Nouvelle crise entre Hamas et l’Autorité palestinienne

Vendredi 15 février 2008, par Abdallah Al-Achaal

A la lumière du plan d’extermination israélien à Gaza, les Palestiniens peuvent dévaster à tout moment les frontières avec l’Egypte.

Le différend entre le Hamas et l’Autorité palestinienne autour des points de passage vers l’Egypte est l’un des aspects de leur conflit. Il ne s’agit pas d’un conflit de pouvoir, mais d’un différend idéologique. Le Hamas opte pour l’idéologie de la résistance et l’Autorité pour celle des négociations. Le Hamas estime que toute la Palestine est la propriété des Palestiniens, y compris les territoires sur lesquels est instauré l’Etat hébreu. C’est son droit et c’est tout à fait juste. L’Autorité palestinienne, bien qu’elle reconnaisse ce droit, juge que la réalité l’oblige à obtenir ce qui est possible au lieu de courir derrière l’impossible, du moins dans un avenir proche.

L’Autorité palestinienne estime aussi qu’elle doit parler un langage connu par la communauté internationale. Cela afin qu’Israël ne prétende pas qu’il n’y a pas de partenaire palestinien avec lequel il peut négocier. En effet, l’Autorité sait très bien qu’Israël n’acceptera pas une partie qui s’oppose constamment à lui et impose constamment des demandes. Israël veut une partie qui ressent de la gratitude pour la simple raison qu’Olmert a accepté de la rencontrer.

Dans ce contexte, nous n’avons pas besoin de répéter qu’Israël accepte désormais Abou-Mazen depuis qu’il refuse la résistance et qu’il préfère parler de résistance pacifique non armée. Ces différends idéologiques ont eu de fâcheuses répercussions sur la scène palestinienne. Le différend autour des points de passage vers l’Egypte a dévoilé l’acuité de la crise entre le Hamas et l’Autorité palestinienne. Il est venu accroître les souffrances du peuple palestinien, sans oublier ses répercussions dangereuses sur l’Egypte. Le peuple palestinien a le droit de franchir librement les frontières égyptiennes dans les deux sens, selon un accord conclu entre les parties palestinienne et égyptienne. Cependant, la crise des passages vers l’Egypte a dévoilé d’étranges réalités. Tout d’abord, Israël ne veut pas que ce peuple sorte de Gaza afin que son plan d’extermination aboutisse. De plus, le fait que l’Egypte lui permette d’entrer dans ses territoires pour obtenir des biens de consommation élémentaires a irrité Israël, qui a considéré la gestion des passages comme une question sécuritaire.
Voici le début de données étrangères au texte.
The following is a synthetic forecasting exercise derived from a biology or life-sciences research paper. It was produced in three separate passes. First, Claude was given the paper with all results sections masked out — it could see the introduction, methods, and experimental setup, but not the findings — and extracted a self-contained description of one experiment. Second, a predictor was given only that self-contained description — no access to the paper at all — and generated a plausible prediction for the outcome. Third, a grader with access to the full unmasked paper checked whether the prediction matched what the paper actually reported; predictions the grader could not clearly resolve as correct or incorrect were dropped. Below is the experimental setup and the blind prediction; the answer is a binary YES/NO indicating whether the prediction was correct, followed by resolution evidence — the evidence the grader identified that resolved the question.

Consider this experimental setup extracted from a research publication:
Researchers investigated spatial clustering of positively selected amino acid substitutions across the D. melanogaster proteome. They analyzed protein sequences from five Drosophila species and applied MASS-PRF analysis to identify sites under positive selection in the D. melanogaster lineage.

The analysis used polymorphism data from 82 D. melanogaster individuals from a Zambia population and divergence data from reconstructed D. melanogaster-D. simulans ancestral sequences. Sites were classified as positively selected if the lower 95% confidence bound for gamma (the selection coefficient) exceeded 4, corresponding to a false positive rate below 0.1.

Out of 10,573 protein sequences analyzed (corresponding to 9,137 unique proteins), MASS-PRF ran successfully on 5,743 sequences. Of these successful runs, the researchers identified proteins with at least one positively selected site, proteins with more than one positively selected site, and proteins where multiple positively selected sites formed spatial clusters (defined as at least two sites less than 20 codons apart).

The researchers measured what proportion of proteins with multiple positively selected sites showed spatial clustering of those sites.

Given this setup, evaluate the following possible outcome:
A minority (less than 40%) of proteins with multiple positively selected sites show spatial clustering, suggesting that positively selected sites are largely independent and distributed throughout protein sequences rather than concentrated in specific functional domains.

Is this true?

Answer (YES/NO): NO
Les pays arabes et Abou-Mazen ont dénié le droit du peuple palestinien à la résistance. Il était donc tout à fait naturel que l’Egypte et la Jordanie deviennent deux domaines stratégiques et la véritable profondeur de la résistance palestinienne. Il était aussi tout à fait naturel que l’Egypte menace Israël et lui impose un choix : soit qu’Israël montre son sérieux dans les négociations et dans la véritable volonté de parvenir à un règlement, soit que l’Egypte se trouve obligée de soutenir la résistance. Cet acte n’est nullement considéré comme une violation du traité de paix auquel l’Egypte est très sensible tandis qu’Israël n’y accorde aucun intérêt ni ne le considère comme un engagement si celui-ci s’oppose à sa liberté de mouvement.
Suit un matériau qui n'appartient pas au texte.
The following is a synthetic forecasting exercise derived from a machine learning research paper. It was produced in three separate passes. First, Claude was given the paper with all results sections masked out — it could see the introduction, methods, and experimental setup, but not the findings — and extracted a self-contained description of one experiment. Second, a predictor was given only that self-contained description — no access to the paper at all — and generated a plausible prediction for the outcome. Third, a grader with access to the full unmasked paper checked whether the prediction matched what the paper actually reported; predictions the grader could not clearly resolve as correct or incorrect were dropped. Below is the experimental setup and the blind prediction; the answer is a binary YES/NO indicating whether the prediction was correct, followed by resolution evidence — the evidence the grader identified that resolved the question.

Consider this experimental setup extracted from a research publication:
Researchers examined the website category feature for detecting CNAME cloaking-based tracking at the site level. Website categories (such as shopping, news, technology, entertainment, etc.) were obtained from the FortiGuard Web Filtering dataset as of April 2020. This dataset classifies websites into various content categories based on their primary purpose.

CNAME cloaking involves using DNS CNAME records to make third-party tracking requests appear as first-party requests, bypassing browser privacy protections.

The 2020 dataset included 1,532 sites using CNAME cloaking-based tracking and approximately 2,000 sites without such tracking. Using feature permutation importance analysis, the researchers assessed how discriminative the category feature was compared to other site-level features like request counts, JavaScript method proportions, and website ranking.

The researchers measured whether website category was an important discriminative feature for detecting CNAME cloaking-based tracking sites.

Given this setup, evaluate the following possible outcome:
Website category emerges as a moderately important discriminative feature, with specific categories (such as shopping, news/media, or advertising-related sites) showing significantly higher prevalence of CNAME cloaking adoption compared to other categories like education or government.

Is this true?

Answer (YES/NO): NO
Abou-Mazen insiste qu’il est la partie légitime qui assume la responsabilité des passages vers l’Egypte et qu’il les gère selon l’accord des passages de 2005. Il insiste aussi sur le fait que le Hamas est une organisation terroriste et une autorité qui conspire contre le régime et qu’il ne faut pas coopérer avec elle. Quand les pays arabes acceptent ces hypothèses, cela signifie que le Hamas est devenu l’ennemi d’Israël et celui d’Abou-Mazen. C’est d’ailleurs l’hypothèse sur laquelle se basent les relations entre Israël et l’Autorité palestinienne. Prétendre que renoncer à l’ancien accord abolit les engagements d’Israël est insensé car Israël se retournera contre l’Autorité palestinienne si jamais il parvient à un accord avec le Hamas ou même s’il se rapproche de lui. Tenir à l’ancien accord signifie empêcher le Hamas et ses membres de bénéficier des passages. Cela car l’accord octroie à l’Autorité le droit de gérer les passages selon les critères d’Israël afin qu’il semble que le passage est géré par l’Autorité seulement. Cependant, l’échéance de cet accord a pris fin en novembre 2007. L’accord a même pris fin pratiquement le 14 juin 2007 lorsque l’Autorité a perdu son pouvoir sur Gaza qui est tombée sous la domination du Hamas. Un vide juridique est alors apparu. Celui-ci a impliqué un nouvel accord qui prendrait en considération trois nouvelles réalités.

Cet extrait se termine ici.